EXCERPT>

━━━━━━

The Star Warstask was so boring I don't even remember the forgotten footage, and then Randal and Rebecca had a whole problem about Jidé's picture on his poster, which admittedly had more problems than just the picture. This is ironic because they caught one big aspect of the issue, and skipped the whole V-Chip issue altogether. Interestingly, she went to superstud77 to complain, which seems like a smart move in order to get him on her side -- he likes to bitch, and it would at least get him off her back for a few seconds. Superstud77 fixed the picture, and Rebecca was happy with him for a second, until the giant violin started.
I think that's actually what it's like in her head, you guys. I've talked about this before, like how when she wakes up in the morning she first laughs bitterly that the snooze button is for the weak, then lies there for a second planning her attack on the coffeemaker, then springs across the room in one mighty leap and defeats her clothes, then does the Times crossword with a switchblade and clotheslines her RSS feed, wrestling it to the floor and squeezing it blue for up-to-the-minute news and gossip, all within fifteen minutes. While timing herself. Maybe it's imaginary Rebecca I'm in love with. Clearly I want to be her, at least.
While they agree on getting even more hardcore and intense with each other, and it seems cool, Randal interviews once more that even though she apologized, there's still the issue that this misperception of his back-seating it is out in the ether. Which is a good outcome, for the situation: there may be lingering trouble, but I find there's a subtext here that he's shouldering the burden of disproof. Which, admittedly, can only happen once he's back in the Boardroom, but at least it's a lot better than some people might have reacted, Clay and Markus. They got to the point the second they got back to the suite, Rebecca opened the lines of communication about the comments, they cleared it out and she apologized, and both acknowledged that it's about moving forward. Even with just two of them that's still precisely the opposite of what Cap Edge did numerous times in this circumstance, not to mention the fact that Randal's concerns had legitimacy, and weren't merely based in "hurt feelings" crap. Not that the situation could have been reversed -- Randal's way too cool a cucumber to say something that unconsidered -- but still. Hopefully they're actually good about it, and can get moving. Randal gives a hoo-rah ("Let's do this tomorrow") and Rebecca gives it right back. Good deal.
How Do You Cope With Adversity? Your teammate has just, inadvertently or not, put you on blast as a lazy bitch in front of your boss. Do you:
A. Complain to your teammates.
B. Complain to your boss.
C. Complain to the camera.
D. Overcome any forthcoming obstacles in such a way that nobody can deny your power, and talk loudly about how powerful and amazing you are at every opportunity. Using as many overblown and ridiculous metaphors as you can, if possible.
E. Keep it out of the Boardroom and concentrate on staying there, so that your record speaks for you regardless. Acknowledge it and clear the air with your teammate, but stay focused on the task. In front of the Viceroys, show your competence and enthusiasm as much as possible without seeming insane.

━━━━━━

EXCERPTED DATA>

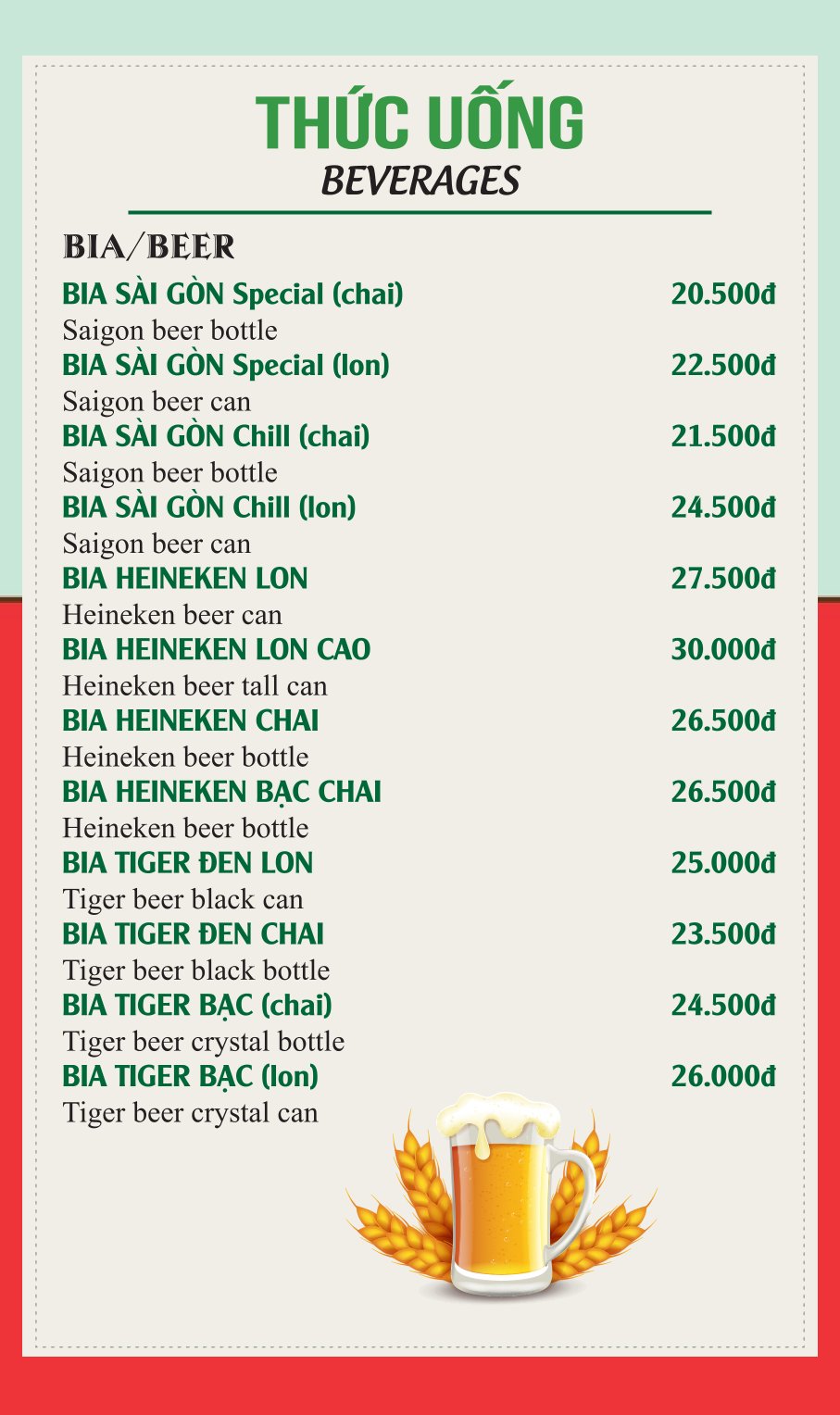 THỨC UỐNG
BEVERAGES

BIA/BEER

BIA SÀI GÒN Special (chai) 20.500đ
Saigon beer bottle
BIA SÀI GÒN Special (lon) 22.500đ
Saigon beer can
BIA SÀI GÒN Chill (chai) 21.500đ
Saigon beer bottle
BIA SÀI GÒN Chill (lon) 24.500đ
Saigon beer can
BIA HEINEKEN LON 27.500đ
Heineken beer can
BIA HEINEKEN LON CAO 30.000đ
Heineken beer tall can
BIA HEINEKEN CHAI 26.500đ
Heineken beer bottle
BIA HEINEKEN BẠC CHAI 26.500đ
Heineken beer bottle
BIA TIGER ĐEN LON 25.000đ
Tiger beer black can
BIA TIGER ĐEN CHAI 23.500đ
Tiger beer black bottle
BIA TIGER BẠC (chai) 24.500đ
Tiger beer crystal bottle
BIA TIGER BẠC (lon) 26.000đ
Tiger beer crystal can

━━━━━━

YOUR OBJECTIVE>
From the recap, write out word for word the passage that begins with the words containing "The Star Warstask" and ends with "giant violin started.".

WRITTEN RESPONSE>
The Star Warstask was so boring I don't even remember the forgotten footage, and then Randal and Rebecca had a whole problem about Jidé's picture on his poster, which admittedly had more problems than just the picture. This is ironic because they caught one big aspect of the issue, and skipped the whole V-Chip issue altogether. Interestingly, she went to superstud77 to complain, which seems like a smart move in order to get him on her side -- he likes to bitch, and it would at least get him off her back for a few seconds. Superstud77 fixed the picture, and Rebecca was happy with him for a second, until the giant violin started.